Shakespeare’s Bookends – Part Two

The Two Noble Kinsmen, Brockley Jack Studio Theatre, 24 August 2012

A stark warning awaited anyone entering the theatre to see the concluding Shakespeare bookend, directed by Matthew Monaghan. A notice pinned outside read: “Please note that this production contains scenes of a strong sexual nature”.

The small set was dominated by four stubby concrete pillars from which steel reinforcements projected. A raised platform made from wooden pallets was located upstage.

The production cut the prologue and most of act one to begin at 2.1 with Palamon (Elliot Fitzpatrick) and Arcite (Fraser Wall) in prison. When the audience entered, Palamon and Arcite were already on the pallets wearing modern army uniforms with their hands manacled. The Jailer’s Daughter (Laura Elsworthy) sat silently and watched them from a distance.

Palamon tried to pick away at his manacles, while the younger Arcite lay prone and motionless. After a while Palamon tried to rouse Arcite. Getting no response, he shook him in panic. The Jailer’s Daughter then left.

The Jailer (Henryk Roberts) and Wooer entered talking about the prisoners. The prose dialogue of the text was supplemented to include a brief explanation of how Palamon and Arcite had been imprisoned by Theseus for fighting for Thebes.

■ ■ ■ ■

* [What you will do]:
Please write out the passage of the theatre review from "Shakespeare’s Bookends –" to "was located upstage.", word for word.

■ ■ ■ ■

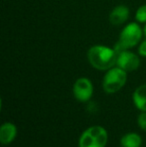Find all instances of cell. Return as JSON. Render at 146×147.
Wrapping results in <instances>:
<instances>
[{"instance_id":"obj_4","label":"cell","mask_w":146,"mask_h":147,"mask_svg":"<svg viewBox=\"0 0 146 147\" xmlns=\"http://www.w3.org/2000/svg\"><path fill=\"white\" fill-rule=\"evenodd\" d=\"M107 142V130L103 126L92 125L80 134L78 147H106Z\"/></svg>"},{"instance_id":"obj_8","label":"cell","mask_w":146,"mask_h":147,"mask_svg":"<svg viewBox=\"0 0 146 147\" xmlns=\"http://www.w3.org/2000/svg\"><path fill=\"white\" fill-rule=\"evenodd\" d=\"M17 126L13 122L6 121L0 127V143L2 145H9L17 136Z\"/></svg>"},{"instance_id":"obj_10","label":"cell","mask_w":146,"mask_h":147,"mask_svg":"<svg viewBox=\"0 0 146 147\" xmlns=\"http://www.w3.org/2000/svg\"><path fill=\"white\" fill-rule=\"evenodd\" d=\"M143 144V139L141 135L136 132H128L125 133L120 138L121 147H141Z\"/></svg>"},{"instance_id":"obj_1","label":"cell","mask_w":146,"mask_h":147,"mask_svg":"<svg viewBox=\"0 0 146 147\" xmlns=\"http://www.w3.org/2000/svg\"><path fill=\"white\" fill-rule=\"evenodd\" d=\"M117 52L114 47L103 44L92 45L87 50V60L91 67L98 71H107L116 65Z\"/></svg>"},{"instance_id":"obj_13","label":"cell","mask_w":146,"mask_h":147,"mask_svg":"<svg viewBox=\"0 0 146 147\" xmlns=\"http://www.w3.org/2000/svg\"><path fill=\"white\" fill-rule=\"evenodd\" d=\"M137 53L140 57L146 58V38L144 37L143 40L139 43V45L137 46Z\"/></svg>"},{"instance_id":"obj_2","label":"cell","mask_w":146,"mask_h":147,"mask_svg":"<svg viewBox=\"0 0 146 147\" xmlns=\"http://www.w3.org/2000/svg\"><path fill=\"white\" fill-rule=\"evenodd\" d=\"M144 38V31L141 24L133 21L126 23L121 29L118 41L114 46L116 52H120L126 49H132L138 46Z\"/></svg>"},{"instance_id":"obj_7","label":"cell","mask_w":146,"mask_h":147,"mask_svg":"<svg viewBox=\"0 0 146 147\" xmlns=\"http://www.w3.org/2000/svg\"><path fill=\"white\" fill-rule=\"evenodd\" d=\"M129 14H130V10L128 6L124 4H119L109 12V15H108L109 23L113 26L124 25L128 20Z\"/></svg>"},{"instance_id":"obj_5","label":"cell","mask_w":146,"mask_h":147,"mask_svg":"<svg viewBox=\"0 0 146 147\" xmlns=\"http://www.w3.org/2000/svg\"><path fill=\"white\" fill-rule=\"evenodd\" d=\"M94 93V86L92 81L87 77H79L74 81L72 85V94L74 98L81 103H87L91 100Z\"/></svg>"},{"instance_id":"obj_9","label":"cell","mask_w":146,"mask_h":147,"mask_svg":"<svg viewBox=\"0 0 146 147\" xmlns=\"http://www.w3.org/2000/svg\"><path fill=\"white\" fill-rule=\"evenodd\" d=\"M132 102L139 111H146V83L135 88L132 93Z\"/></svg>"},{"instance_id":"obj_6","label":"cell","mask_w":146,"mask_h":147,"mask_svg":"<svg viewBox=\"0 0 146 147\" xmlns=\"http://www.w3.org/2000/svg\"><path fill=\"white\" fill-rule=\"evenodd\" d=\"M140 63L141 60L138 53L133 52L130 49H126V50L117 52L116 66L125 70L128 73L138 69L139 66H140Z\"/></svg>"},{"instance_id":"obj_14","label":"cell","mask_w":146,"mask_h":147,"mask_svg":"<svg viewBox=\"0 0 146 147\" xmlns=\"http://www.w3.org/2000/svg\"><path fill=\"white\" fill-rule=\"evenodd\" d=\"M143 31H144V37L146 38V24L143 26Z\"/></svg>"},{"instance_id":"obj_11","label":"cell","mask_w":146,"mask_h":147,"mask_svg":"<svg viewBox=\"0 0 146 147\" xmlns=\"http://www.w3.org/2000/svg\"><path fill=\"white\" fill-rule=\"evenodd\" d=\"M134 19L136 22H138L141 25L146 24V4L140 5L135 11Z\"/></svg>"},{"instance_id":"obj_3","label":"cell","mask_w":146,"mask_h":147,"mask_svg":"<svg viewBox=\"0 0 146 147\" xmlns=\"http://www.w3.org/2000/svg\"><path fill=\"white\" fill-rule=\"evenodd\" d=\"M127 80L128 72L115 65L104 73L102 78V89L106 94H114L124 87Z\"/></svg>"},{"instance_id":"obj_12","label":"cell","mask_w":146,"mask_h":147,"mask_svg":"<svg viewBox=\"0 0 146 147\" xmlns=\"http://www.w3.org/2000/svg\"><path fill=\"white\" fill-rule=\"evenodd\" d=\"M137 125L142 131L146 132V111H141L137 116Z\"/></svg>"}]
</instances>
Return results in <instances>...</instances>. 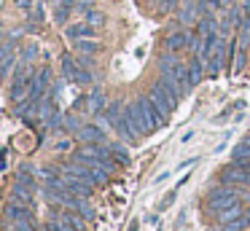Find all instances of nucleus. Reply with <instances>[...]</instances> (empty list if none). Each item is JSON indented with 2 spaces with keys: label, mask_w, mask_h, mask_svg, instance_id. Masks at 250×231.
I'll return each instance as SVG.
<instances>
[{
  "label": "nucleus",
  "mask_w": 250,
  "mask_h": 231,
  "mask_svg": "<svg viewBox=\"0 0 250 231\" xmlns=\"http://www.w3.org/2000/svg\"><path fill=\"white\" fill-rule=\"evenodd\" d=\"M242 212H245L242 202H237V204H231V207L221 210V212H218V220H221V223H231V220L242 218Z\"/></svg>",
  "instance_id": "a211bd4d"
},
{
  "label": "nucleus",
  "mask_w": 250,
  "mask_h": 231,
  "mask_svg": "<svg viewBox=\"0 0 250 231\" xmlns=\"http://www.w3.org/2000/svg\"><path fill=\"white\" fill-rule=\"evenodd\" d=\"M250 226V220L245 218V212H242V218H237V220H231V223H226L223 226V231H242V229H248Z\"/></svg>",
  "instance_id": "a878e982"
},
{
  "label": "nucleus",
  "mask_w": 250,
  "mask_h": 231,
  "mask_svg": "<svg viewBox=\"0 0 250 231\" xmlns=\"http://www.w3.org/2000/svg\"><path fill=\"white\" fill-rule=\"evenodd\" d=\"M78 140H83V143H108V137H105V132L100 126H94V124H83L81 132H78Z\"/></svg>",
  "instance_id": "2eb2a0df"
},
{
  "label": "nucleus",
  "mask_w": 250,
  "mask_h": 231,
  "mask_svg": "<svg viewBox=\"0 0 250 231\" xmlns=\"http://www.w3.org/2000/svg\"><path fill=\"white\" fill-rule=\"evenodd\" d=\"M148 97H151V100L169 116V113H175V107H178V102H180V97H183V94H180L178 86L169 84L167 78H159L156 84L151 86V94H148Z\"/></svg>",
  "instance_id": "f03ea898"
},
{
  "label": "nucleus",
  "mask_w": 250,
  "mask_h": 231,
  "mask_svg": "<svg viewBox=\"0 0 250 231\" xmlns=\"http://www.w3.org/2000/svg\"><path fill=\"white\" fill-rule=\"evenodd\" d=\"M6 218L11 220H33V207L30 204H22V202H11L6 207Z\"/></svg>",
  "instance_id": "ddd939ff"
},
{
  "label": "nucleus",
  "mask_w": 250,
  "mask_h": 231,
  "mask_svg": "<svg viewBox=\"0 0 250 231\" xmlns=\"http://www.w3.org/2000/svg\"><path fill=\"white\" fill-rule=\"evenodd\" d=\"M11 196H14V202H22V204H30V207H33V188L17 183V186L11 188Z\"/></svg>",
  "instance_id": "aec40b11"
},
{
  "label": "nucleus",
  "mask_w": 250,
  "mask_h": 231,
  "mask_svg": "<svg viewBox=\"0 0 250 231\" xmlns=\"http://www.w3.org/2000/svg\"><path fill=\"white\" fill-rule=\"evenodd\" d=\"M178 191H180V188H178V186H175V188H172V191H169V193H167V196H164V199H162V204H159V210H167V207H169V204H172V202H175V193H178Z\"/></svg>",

■ ■ ■ ■

* [Task output]:
Shakespeare’s Bookends – Part Two

The Two Noble Kinsmen, Brockley Jack Studio Theatre, 24 August 2012

A stark warning awaited anyone entering the theatre to see the concluding Shakespeare bookend, directed by Matthew Monaghan. A notice pinned outside read: “Please note that this production contains scenes of a strong sexual nature”.

The small set was dominated by four stubby concrete pillars from which steel reinforcements projected. A raised platform made from wooden pallets was located upstage.